Segundo o Adepto Djwal Khul, no término do Maha-Manvantara o Logos, abstraindo os seus princípios de vida (as diferenciações básicas ou tipos de energia), procederá a uma gradual inalação até ter recolhido tudo em si mesmo, o seu corpo de manifestação, o Sol e os planetas. Chegará, enfim, a Obscuridade, o Pralaya, o ciclo cósmico de descanso e assimilação na realidade da esfera subjectiva.

“A reverberação da Palavra se extinguirá e o Silêncio das Alturas reinará supremo.”

Assim reza o Antigo Comentário:

“O Som foi reverberado entre diversos turbilhões de matéria incriada e eis que o Sol e todos os turbilhões menores apareceram. A Luz luzia através dos diversos turbilhões e assim brilhavam as numerosas formas de Deus, os aspectos variados da sua Veste radiosa.

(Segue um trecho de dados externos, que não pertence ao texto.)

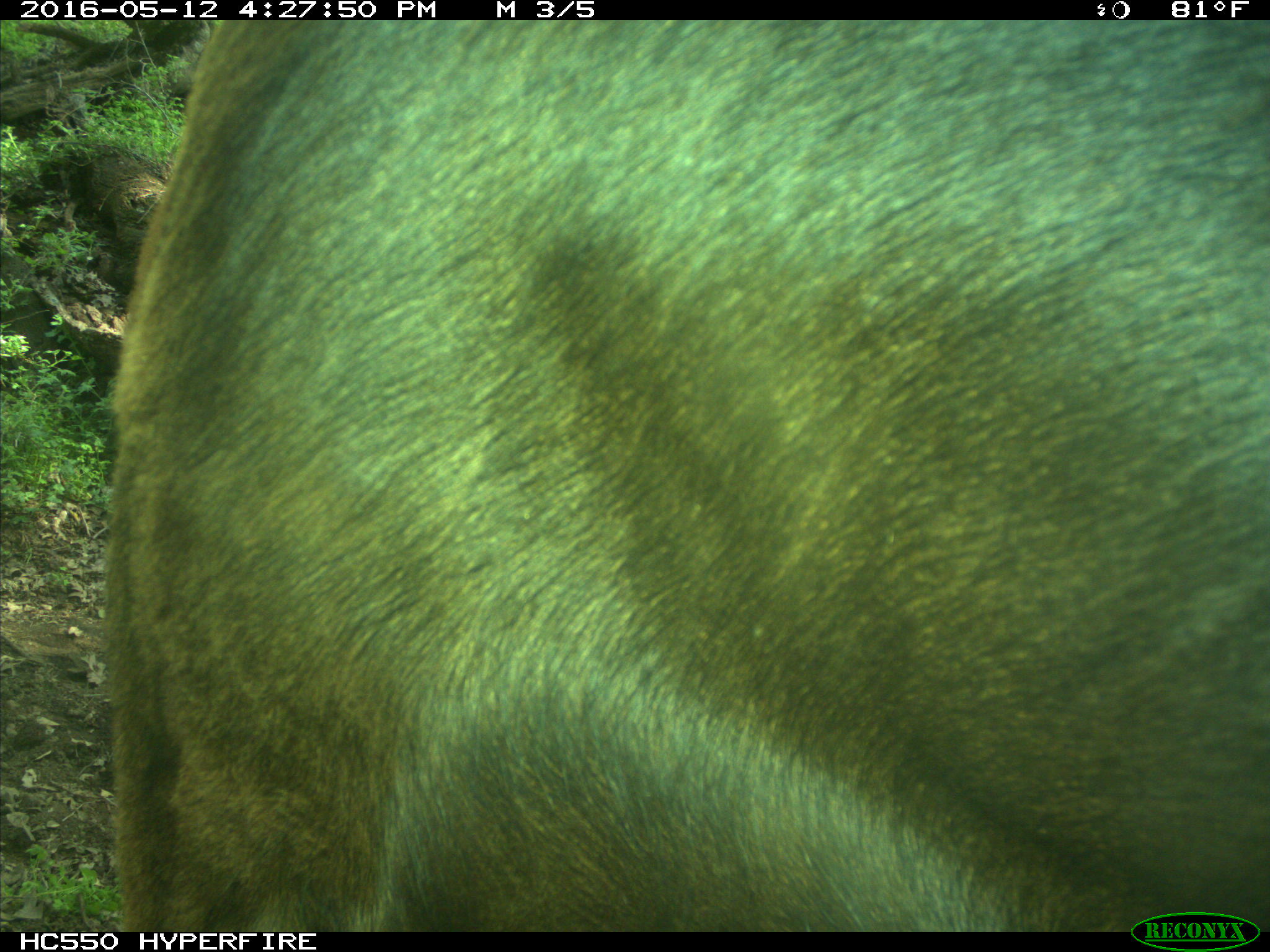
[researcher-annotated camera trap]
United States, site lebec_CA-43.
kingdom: Animalia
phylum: Chordata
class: Mammalia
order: Artiodactyla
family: Bovidae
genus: Bos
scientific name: Bos taurus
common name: domestic cow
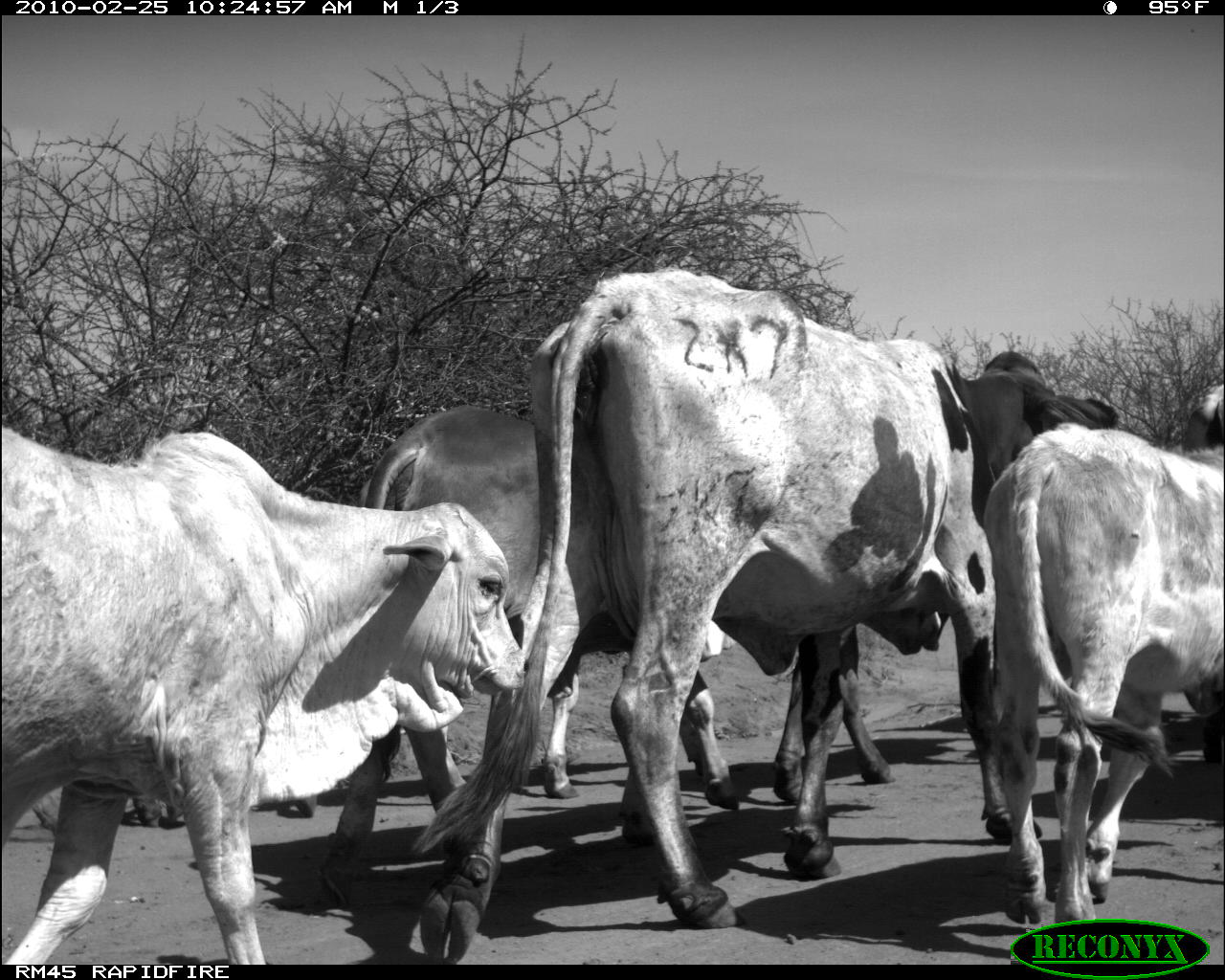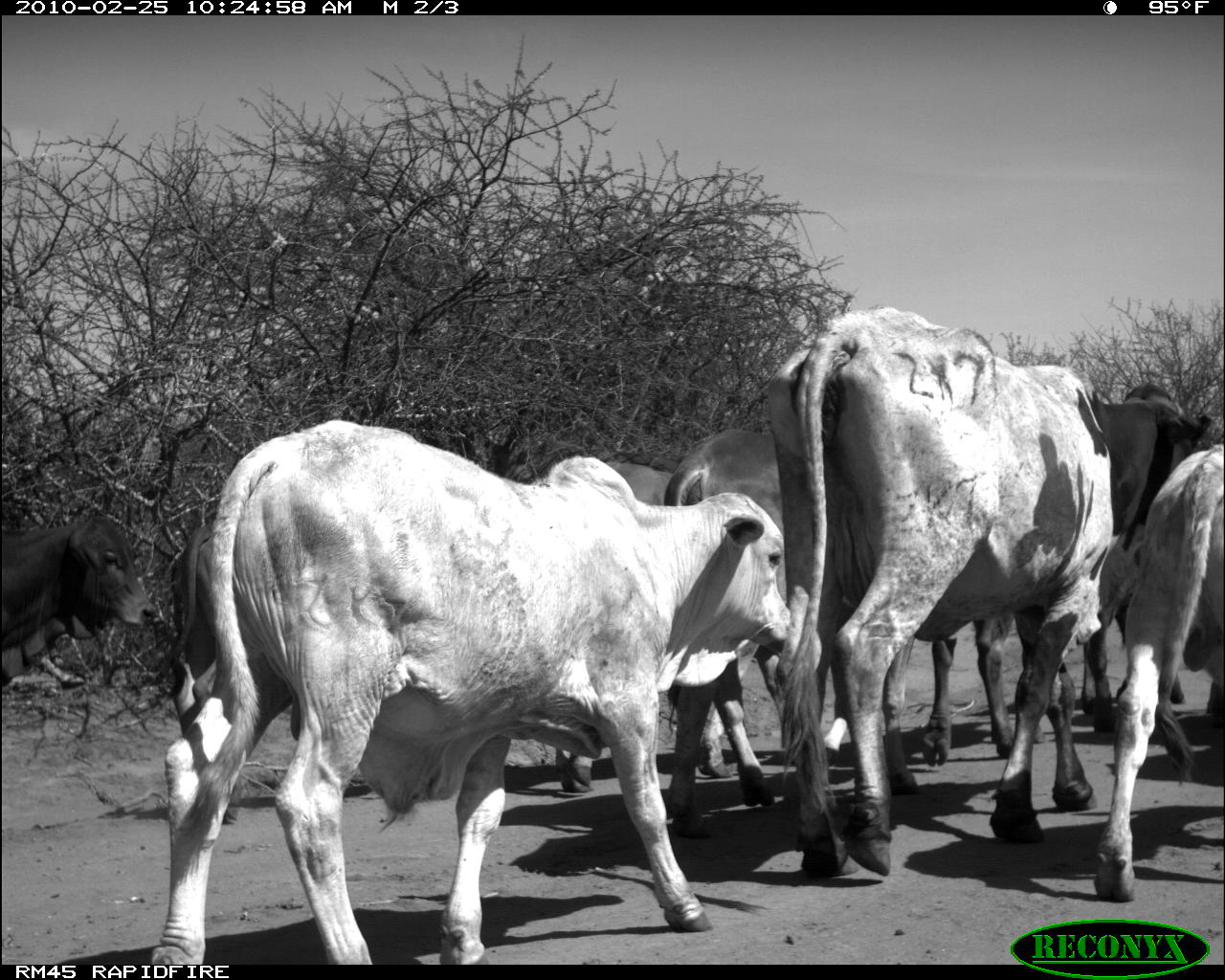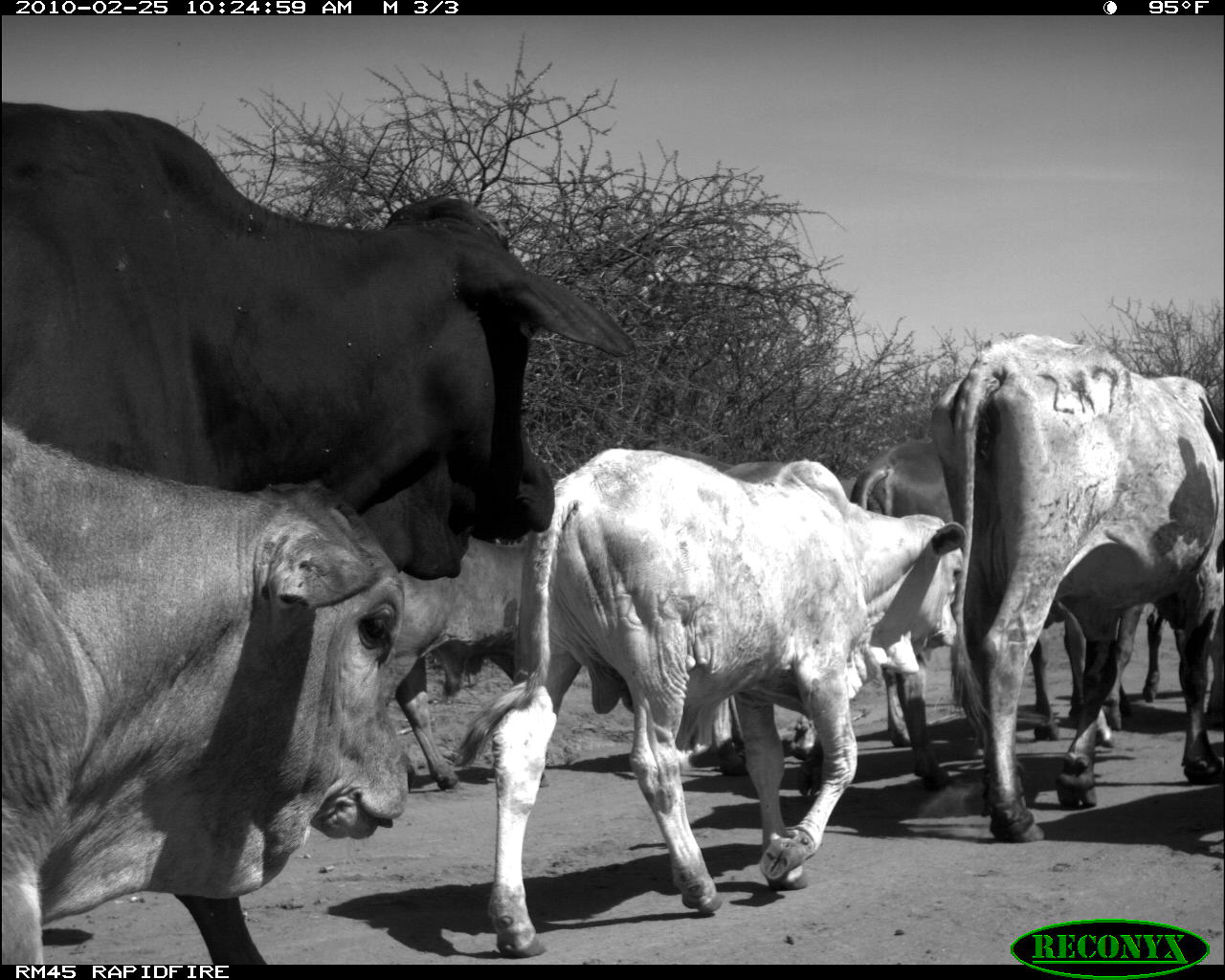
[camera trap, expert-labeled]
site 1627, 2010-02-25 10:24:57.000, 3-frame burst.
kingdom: Animalia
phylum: Chordata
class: Mammalia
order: Artiodactyla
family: Bovidae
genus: Bos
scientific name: Bos taurus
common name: domestic cattle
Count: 4.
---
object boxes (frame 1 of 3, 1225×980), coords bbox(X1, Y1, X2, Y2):
bos taurus: bbox(410, 259, 1122, 963); bbox(1, 421, 535, 964); bbox(322, 398, 751, 889); bbox(982, 378, 1225, 938)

“As Rodas vibrantes e palpitantes giravam. A Vida, em seus numerosos estados e em todos os seus graus, iniciava o seu processo de desenvolvimento, e eis que a Lei começava a agir. Apareceram as Formas, depois desapareceram, mas a Vida continuava. Produziram-se os Reinos, contendo numerosas Formas, que se aproximaram, rodaram juntos e se separaram de seguida, mas a Vida prosseguiu a sua rota.

“A Humanidade ocultando o Filho de Deus, o Verbo Incarnado, avançou na Luz da Redenção. Surgiram as Raças, depois desapareceram. As Formas, velando a Alma radiosa, emergiram, alcançaram o seu objectivo, depois dissiparam-se na Noite, mas eis que a Vida avançava sempre, desde vez fundida com a Luz. A Vida aliava-se à Luz. Uniam-se a fim de revelar a Beleza e o Poder, a Força activa da Libertação, da Sabedoria e do Amor a quem chamamos um Filho de Deus.

“Através dos numerosos Filhos de Deus, que não são senão Um no seu Centro mais íntimo, Deus foi conhecido na sua Paternidade. E sempre esta Vida Iluminada prosseguiu o seu caminho rumo a um tremendo Ponto de Poder, das Forças Criadoras de quem dizemos: é o Todo, o Reservatório do Universo, o persistente Centro das Esferas, o Uno.”

Terminando, o texto do Antigo Comentário encontra-se ou justifica-se em uns outros trechos de Livros Jinas depositados na Biblioteca do Mundo de Duat, como naquele que aponta o Oitavo do Futuro para os Sete do Presente.

Livro A Estrela Mater – Secção 1 – Cod. 24 – Pantólitos:

… O Elo que une e desune uma Cadeia das demais, é o TRONO onde assenta o “imediato” entre os SETE SENHORES do Lampadário Celeste…

Concluindo naquele outro excerto do Livro Shastrastha, uma das mais antigas obras literárias da Índia hoje retirada da face da Terra:

… Sete Coisas se fundem numa Oitava – a Causa das Causas. Esta é o Maha-Ishwara, o Ishwara do Sistema que é formado pelos Sete Planetários a fim de realizar os futuros trabalhos!… Do término de um Sistema para outro há um interregno ou espaço. Nessa passagem se forma um Ishwara. Portanto, um Ishwara é formado dos Planetários. Isto é, os Planetários de um Sistema vão dar o Ishwara de outro Sistema que se segue. O Ishwara, no começo, dá a sua tónica e esta se projecta através dos Sete Planetários, até à sua formação no futuro…

Desfechando a frase lapidar do Livro de Duat:

O Supremo Arquitecto caminha de Globo em Globo, de Cadeia em Cadeia, de Sistema em Sistema, até alcançar o fim da Sua grande jornada.